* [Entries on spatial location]
============================================================

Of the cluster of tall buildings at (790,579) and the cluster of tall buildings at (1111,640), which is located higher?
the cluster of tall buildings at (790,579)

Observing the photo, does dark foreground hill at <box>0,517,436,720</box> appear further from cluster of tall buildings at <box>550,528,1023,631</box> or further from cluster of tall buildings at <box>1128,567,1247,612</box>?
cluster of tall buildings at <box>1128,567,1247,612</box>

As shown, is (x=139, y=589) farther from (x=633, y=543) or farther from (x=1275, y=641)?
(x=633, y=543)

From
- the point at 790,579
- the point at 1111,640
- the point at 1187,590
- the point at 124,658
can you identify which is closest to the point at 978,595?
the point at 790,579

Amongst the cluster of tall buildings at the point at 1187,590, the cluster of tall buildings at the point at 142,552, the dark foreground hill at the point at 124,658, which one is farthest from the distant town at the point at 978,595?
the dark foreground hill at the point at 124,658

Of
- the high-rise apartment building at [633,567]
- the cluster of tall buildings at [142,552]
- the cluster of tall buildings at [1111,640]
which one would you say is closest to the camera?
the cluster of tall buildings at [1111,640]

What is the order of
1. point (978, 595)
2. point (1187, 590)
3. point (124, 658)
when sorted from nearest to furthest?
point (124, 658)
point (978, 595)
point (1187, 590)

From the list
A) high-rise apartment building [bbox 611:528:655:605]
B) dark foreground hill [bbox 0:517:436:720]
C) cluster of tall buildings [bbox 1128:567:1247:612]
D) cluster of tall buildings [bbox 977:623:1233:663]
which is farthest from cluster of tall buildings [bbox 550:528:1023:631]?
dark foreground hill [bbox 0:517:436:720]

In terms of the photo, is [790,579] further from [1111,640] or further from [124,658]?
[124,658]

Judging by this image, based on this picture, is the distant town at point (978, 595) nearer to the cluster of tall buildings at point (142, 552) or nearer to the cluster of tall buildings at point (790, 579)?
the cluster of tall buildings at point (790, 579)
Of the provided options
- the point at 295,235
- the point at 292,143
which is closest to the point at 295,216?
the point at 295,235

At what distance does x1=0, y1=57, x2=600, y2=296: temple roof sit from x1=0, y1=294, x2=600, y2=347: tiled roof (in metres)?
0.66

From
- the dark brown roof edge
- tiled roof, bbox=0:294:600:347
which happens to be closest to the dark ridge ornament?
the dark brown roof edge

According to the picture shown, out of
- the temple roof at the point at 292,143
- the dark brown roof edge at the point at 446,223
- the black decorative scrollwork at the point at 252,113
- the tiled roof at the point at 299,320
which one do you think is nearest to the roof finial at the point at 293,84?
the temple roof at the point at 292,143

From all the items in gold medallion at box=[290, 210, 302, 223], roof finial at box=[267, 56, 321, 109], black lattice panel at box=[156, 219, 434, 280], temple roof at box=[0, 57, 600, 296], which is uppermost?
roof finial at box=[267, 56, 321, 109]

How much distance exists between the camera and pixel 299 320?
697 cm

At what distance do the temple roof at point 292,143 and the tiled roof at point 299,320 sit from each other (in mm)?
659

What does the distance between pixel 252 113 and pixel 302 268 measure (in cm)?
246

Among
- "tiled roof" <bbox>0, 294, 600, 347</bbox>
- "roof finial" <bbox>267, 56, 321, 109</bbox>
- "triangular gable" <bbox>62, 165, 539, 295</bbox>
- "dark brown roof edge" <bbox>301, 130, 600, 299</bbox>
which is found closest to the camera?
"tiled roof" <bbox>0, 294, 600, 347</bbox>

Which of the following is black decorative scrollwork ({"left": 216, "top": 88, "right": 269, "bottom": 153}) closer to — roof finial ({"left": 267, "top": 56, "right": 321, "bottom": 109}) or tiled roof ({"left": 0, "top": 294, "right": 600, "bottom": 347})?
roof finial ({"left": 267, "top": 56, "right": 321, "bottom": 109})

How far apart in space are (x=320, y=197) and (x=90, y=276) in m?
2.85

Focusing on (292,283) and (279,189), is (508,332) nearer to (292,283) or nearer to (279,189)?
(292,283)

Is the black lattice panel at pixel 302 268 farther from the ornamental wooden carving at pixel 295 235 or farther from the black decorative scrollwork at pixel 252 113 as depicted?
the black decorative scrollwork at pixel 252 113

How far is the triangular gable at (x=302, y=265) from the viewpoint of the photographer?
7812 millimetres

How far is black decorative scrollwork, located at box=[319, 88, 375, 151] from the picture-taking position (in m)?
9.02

============================================================

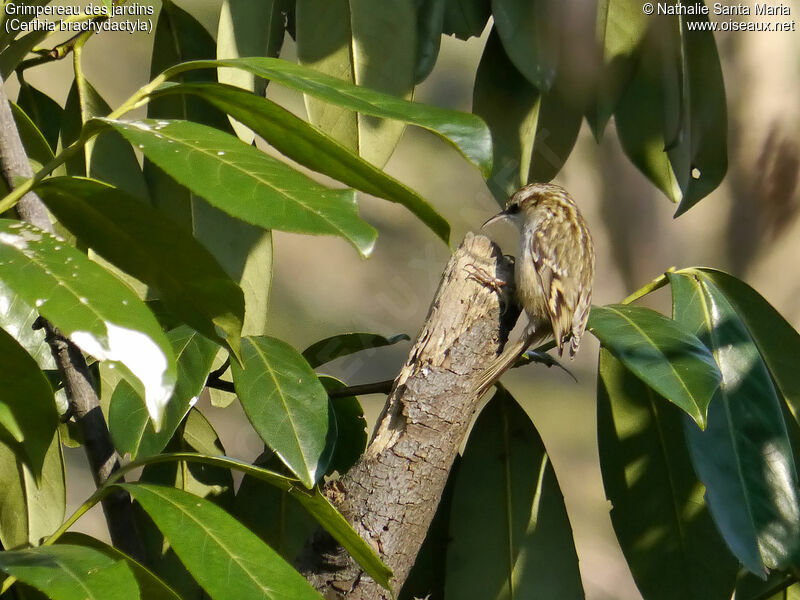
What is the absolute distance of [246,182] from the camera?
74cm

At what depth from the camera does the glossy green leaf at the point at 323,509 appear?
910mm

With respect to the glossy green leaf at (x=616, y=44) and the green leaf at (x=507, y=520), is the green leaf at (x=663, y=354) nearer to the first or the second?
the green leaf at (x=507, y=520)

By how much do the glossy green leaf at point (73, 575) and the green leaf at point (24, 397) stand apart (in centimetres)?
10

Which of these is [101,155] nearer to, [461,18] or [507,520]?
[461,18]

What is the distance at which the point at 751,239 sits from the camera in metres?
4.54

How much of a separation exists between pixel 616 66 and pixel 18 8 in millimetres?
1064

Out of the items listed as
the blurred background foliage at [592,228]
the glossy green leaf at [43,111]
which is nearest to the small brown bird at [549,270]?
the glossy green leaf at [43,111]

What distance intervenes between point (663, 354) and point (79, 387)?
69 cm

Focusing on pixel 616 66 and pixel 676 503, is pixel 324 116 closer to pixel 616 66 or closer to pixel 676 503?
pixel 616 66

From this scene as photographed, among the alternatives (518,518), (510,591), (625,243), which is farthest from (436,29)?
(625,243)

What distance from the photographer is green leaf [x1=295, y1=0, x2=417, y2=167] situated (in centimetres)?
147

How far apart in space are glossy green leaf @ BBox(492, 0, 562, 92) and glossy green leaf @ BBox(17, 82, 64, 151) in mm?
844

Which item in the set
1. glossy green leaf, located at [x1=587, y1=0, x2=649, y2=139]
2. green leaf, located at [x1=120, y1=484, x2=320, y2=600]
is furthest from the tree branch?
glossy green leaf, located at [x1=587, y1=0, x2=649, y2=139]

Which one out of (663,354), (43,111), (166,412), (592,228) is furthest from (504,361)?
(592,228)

============================================================

* [TASK DETAILS] List every line of the entries above that contains the word "space", treating uppercase and lowercase as distinct.

* [TASK OUTPUT]
How far apart in space are (x=320, y=197) and (x=90, y=276) in m?
How far apart in space are glossy green leaf @ BBox(492, 0, 562, 92) and glossy green leaf @ BBox(17, 82, 64, 151) in mm?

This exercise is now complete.